My HPC & grid computing experience is limited to AIX and Linux and has thus far always used Infiniband usually on the gx+ or gx++ side of things, enabling cpu time to be shared across all the systems in the HPC/Grid. I've always wanted to try folding this way but it's not supported in AIX or Linux on Power and Lx86 on Power has never worked right with Folding, otherwise I probably could have set a few new records over the past few years. Anyhow, I'm rambling....

Like Tear said it's going to need to look like one system in order to do what you've described.

There are PCIE x8 Infiniband adapters out there but I've never used them in a Hyper-V setup.

Does it have to be Hyper-V?
 
Well, there is a free version of hyper-v so this could be part of the equation. In the past the topic died once the cost for the hardware/software needed was added to the equation.
 
Why cluster if you're just folding? Create a VM for each blade and run folding on each one.
 
Why cluster if you're just folding? Create a VM for each blade and run folding on each one.

I don't think he's after clustering exactly, but rather High Performance Computing, sometimes referred to as Grid computing.

My understanding of what OP is wanting to do...

Over simplification: The idea is you can take a bunch of nodes and tie them together using a high speed bus interface (like infiniband) and farm a workload out to the whole grid.


Over simplified example: Instead of having 20 systems each running a bigadv workload you have one system of 20 nodes running one bigadv workload resulting in some very sweet TPF numbers and even sweeter bonus for very quick workload completion.

Maybe I'm misunderstanding the purpose of the OP but I think that's an example. Interchange F@H for whatever program you're participating in mind you
 
I don't think he's after clustering exactly, but rather High Performance Computing, sometimes referred to as Grid computing.
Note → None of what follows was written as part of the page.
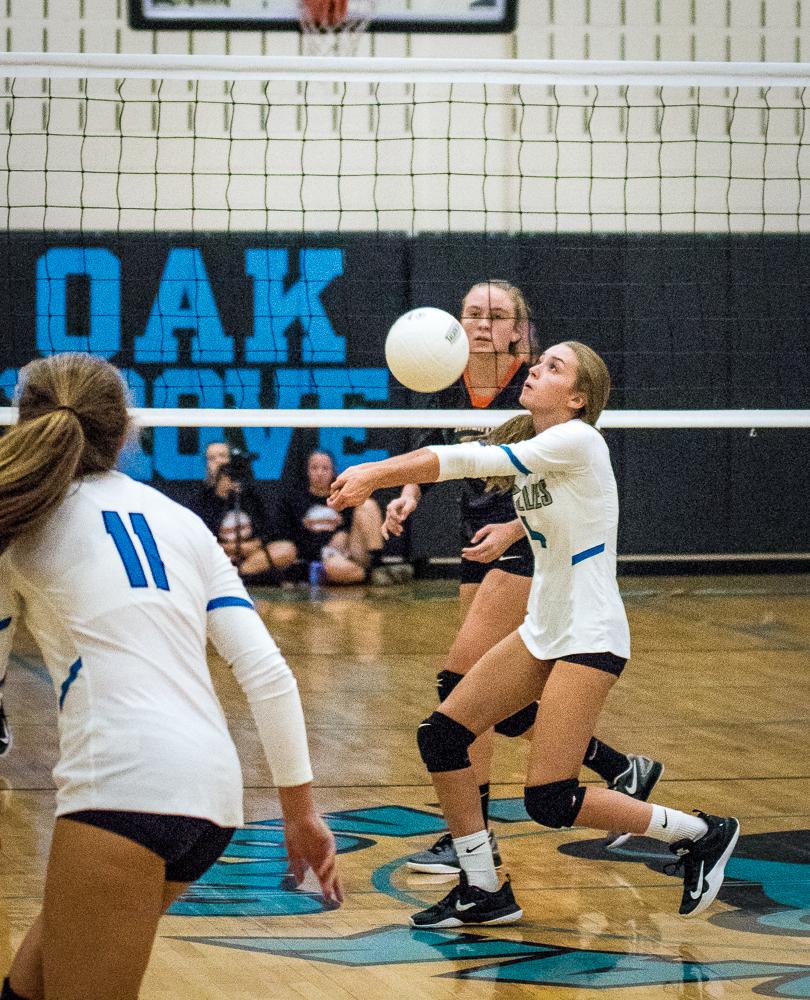 Volleyball Oak Grove v ND Web-4.jpg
My understanding of what OP is wanting to do...

Over simplification: The idea is you can take a bunch of nodes and tie them together using a high speed bus interface (like infiniband) and farm a workload out to the whole grid.


Over simplified example: Instead of having 20 systems each running a bigadv workload you have one system of 20 nodes running one bigadv workload resulting in some very sweet TPF numbers and even sweeter bonus for very quick workload completion.
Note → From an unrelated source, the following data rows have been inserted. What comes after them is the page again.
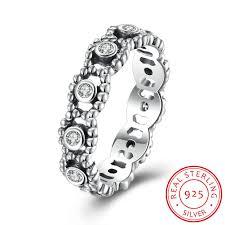 v shaped diamond ring ebay 925 sterling silver ring eye shaped diamond ring ebay
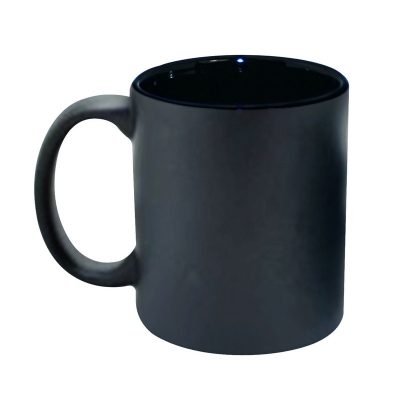 11oz Inner Color Change Mug-Black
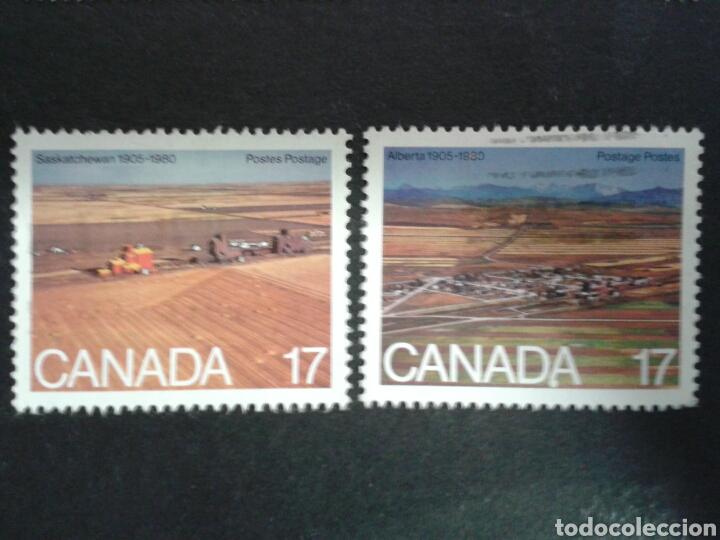 CANADÁ. YVERT 742/3. SERIE COMPLETA USADA. (Sellos - Extranjero - América - Canadá)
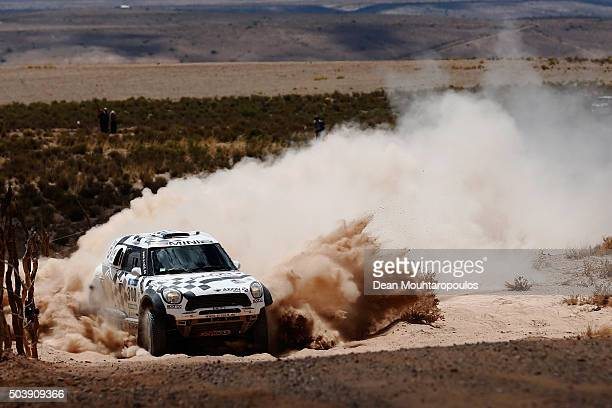 Orlando Terranova of Argentina and Bernardo Graue of Argentina in the MINI ALL4 RACING for AXION XRAID TEAM compets on day 5 from Jujuy in Argentina...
Maybe I'm misunderstanding the purpose of the OP but I think that's an example. Interchange F@H for whatever program you're participating in mind you

Exactly. And I want to know if Hyper-V is written to take advantage of this sort of setup.

Look up c6105 on ebay and you can see why im investigating this. These used "cloud" racks have fallen way off in price.
 
Last edited:
I wish I had the free time to work on this myself but I'm already spread incredibly thin on time with my existing projects.

With the right node communication network (again, I really think Infiniband is ideal, QDR 20 minimum) and the right control interface you could get this working without too much fanfare.

Personally I would love to see this happen.
 
when i get my main box up and running I'll try to mock it up in a virtual environment and see what happens.... I just don't have the resources on my 12-core 16 gig esxi box.
 
I have 5 physical boxes that are the same, but no method to interface them.
 
Hi guys,
do you know about scale-mp free edition?any experience with it? It supports Infiniband HCAs as interconnect, but only one HCA per node

cheers,
 
20gb fiber cards are running in the $45 range... maybe less on ebay? this is doable in a semi-cost effective manner I think... it's simply a matter of figuring out what
 
Unfortunately it's just memory sharing/aggregation that they offer in free tier, no CPUs (they
call it "System Expansion"): http://www.scalemp.com/products/product-comparison/

Though ScaleMP looks great on paper, I have heard it falls short on performance unless you code the app(s) based upon the cluster setup. Might as well use MPI for that. Same performance with a 1/100000000000000000 of the price.
 
Wouldn't know about vSMP performance.

Though indeed, it is often cheaper to port your app to sort of an MPI.